Zou’s persecution claim is essentially derivative. He asserts past persecution and likely future persecution if returned to China based on the fact that, in April 1990, Chinese family planning officials sought to compel his pregnant girlfriend to submit to an abortion. Zou claims that he was de[95]*95tamed by Chinese officials for two days in April and released only when he promised to produce his girlfriend for an abortion and to register for marriage. In fact, after Zou fled China in late April 1990, his girlfriend did not undergo an abortion, but rather successfully gave birth to a daughter in November of that year.1 In concluding that Zou had not demonstrated his eligibility for asylum or any other relief from removal, the IJ cited two, independent reasons: (1) the BIA’s recognition of derivative spousal claims of persecution, see In re C-Y-Z-, 211. & N. Dec. 915, 918, 1997 WL 353222 (B.I.A.1997), did not extend to unmarried couples; and (2) Zou’s testimony in support of his persecution claim was, in any event, not credible.
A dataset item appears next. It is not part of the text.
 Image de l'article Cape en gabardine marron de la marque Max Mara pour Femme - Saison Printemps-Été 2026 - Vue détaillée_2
For the reasons stated in our decision in Shi Liang Lin v. United States Dep’t of Justice, 416 F.3d 184, 191-92 (2d Cir.2005), we cannot review the IJ’s first rationale for decision until “the BIA has clarified why it established spousal eligibility in the first instance.” Nevertheless, we deny Zou’s petition for review because the IJ’s alternative rationale is supported by substantial evidence.
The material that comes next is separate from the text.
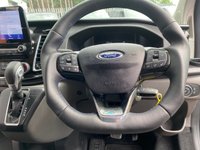 USED 2022 71 FORD TRANSIT CUSTOM FACTORY MS-RT CREW VAN DOUBLE CAB AUTO L2 H1 EURO 6 (185bhp) IN BLACK FULL MOT, 6 MONTH WARRATY, PX WELCOME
We preliminarily note that the IJ’s adverse credibility finding was not based on identified contradictions in Zou’s testimony, either internally or as compared with his asylum application. Rather, the IJ found that Zou’s account of past persecution was inherently implausible. A finding of implausibility plainly cannot be based on “bald speculation,” see Zhou Yun Zhang v. United States INS, 386 F.3d at 74; on the other hand, an account need not be patently irrational or demonstrably false to be deemed implausible. A fact-finder must necessarily rely on experience, judgment, common sense, and a careful assessment of witness demeanor in deciding whether an account is so unbelievable as to be fairly labeled implausible. Because, in this case, the IJ identified specific, cogent reasons for concluding that Zou’s testimony was implausible, we conclude that her finding is supported by substantial evidence.

These reasons included a State Department Country Profile indicating that China fines women who become pregnant with their first child while unmarried, but does not insist on abortions.